If running pipeline with uploads to S3, the following environment variables are required (regardless of data provenance):

- `AWS_DEFAULT_REGION`
- `AWS_ACCESS_KEY_ID`
- `AWS_SECRET_ACCESS_KEY`

#### Slack notifications

If running pipeline with Slack notifications, the following environment variables are required:

- `SLACK_CHANNELS`
- `SLACK_TOKEN`

[nextstrain/ncov-ingest]: https://github.com/nextstrain/ncov-ingest

## USA-specific models

Using a modified version of this workflow, we produce USA-specific clade frequency estimates to contribute to [the SARS-CoV-2 variant nowcast hub](https://github.com/reichlab/variant-nowcast-hub/).
To run this version of the workflow, provide the additional `config/variant_hub.yaml` configuration file as shown below and specify the `push_all_hub_submission` workflow target.
These additional configuration details tell the workflow to run models for states in the USA, produce a parquet file with posterior samples of clade frequencies per location and date, and push the resulting file to a new branch in [the Nextstrain organization's fork of the variant-nowcast-hub repository](https://github.com/nextstrain/variant-nowcast-hub/).

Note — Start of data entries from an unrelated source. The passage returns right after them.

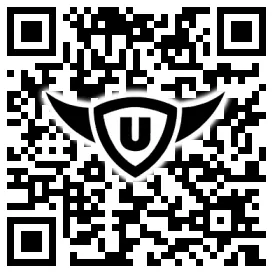 QR-Code My Free Farm 2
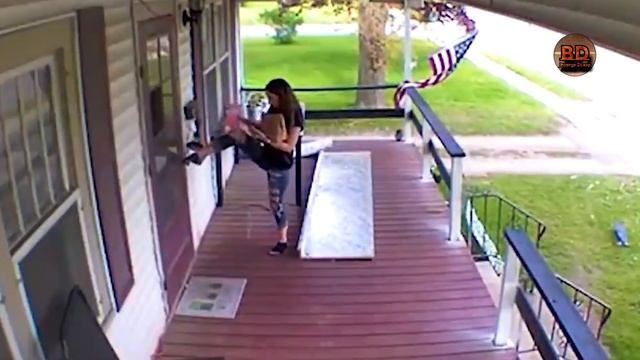 Kameraga yozib olingan ajoyib lahzalar смотреть онлайн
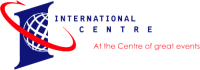 International Centre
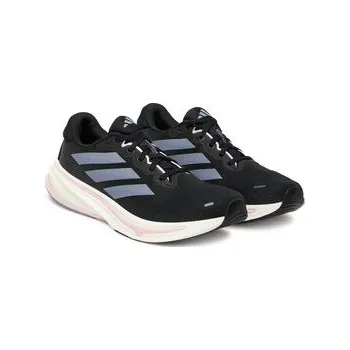 Pánská běžecká obuv Běžecké boty adidas Supernova Rise 2 JQ7685 Černá 41_13
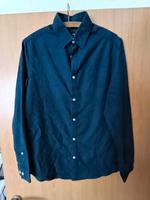 Hemd S slim fit Hessen - Breitscheid Vorschau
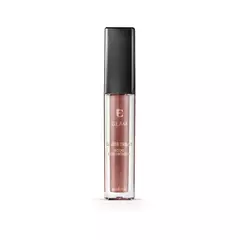 Gloss Glam Treat Ácido Hialurônico Rosé Natural 5,4ml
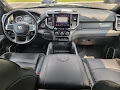 2020 RAM 3500 Laramie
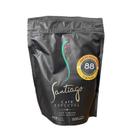 Café Santiago Damasco e Mel moído 250 g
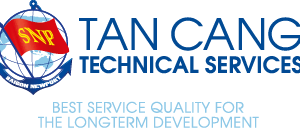 Logo tancangtech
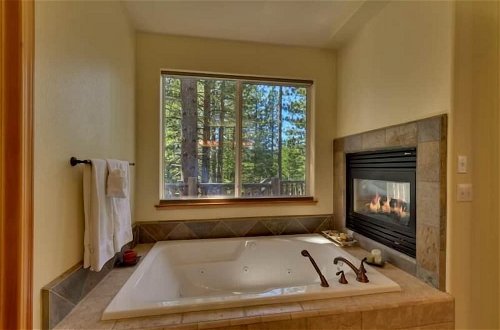 Foto 26 - Mv16 : Bear Lair Estate With Hot Tub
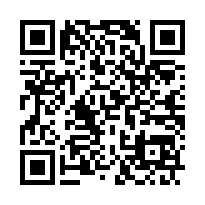 QR Code for bitcoin:bitcoin:12R3si8AMFjsKjUo28VT9dGWFjNhuMqSkU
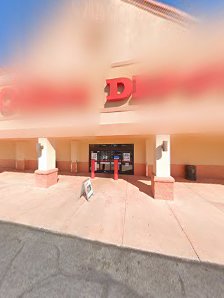 Twin City Shopping Center photo 5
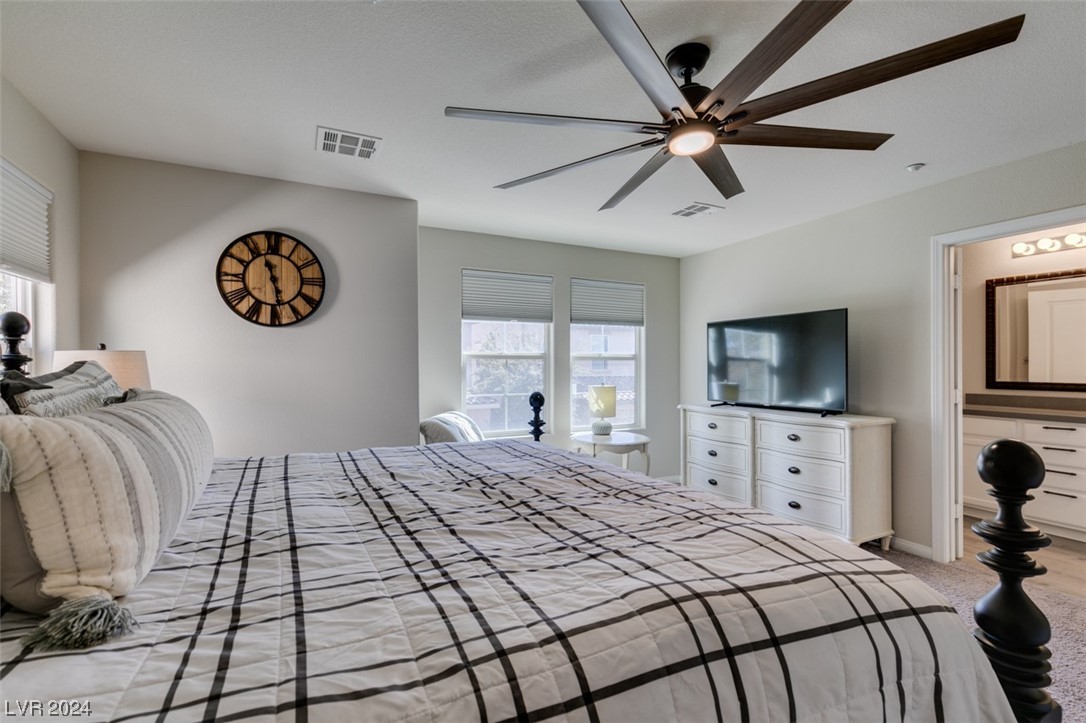 2084 Airy Petals Walk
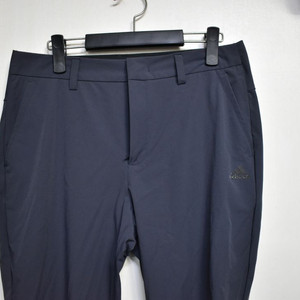 아디다스 남성 바지 (32)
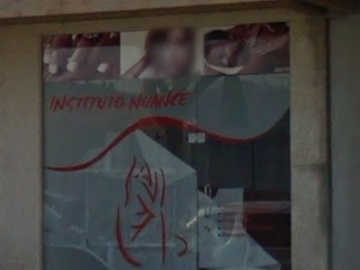 Loja / Braga, Braga (Maximinos, Sé e Cividade)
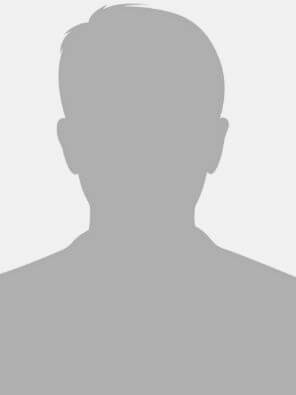 contributors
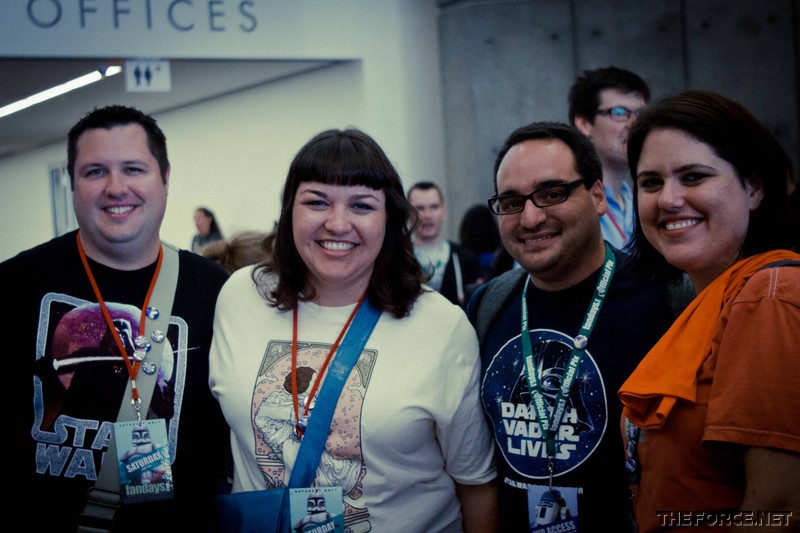 Fandays 2011 - Sheldon Norton Pics -60.jpg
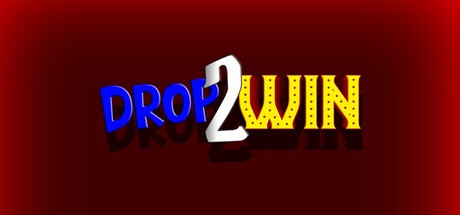 Games like Drop 2 Win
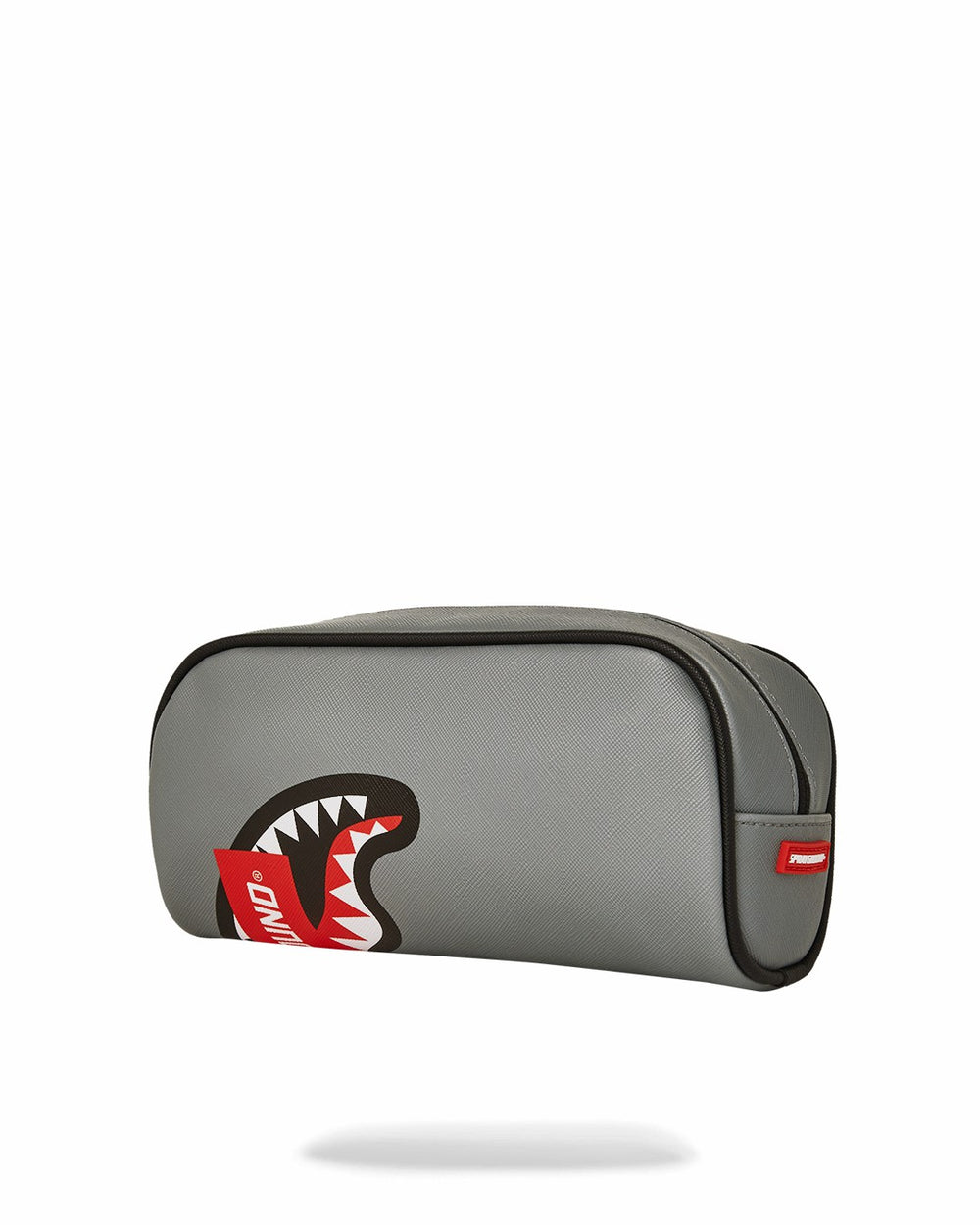 SMASH LOGO NIMBUS POUCH | Sprayground Special Offer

To run this USA-specific workflow locally up through the preparation of each model's parquet file, run the following command.

``` bash
nextstrain build \
--docker \
. \
--configfile config/config.yaml config/variant_hub.yaml \
-p \
--forceall \
prepare_all_hub_submissions
```

To run the full workflow which pushes model parquet files to the Nextstrain organization's fork of the hub repository, run the workflow manually through GitHub Actions.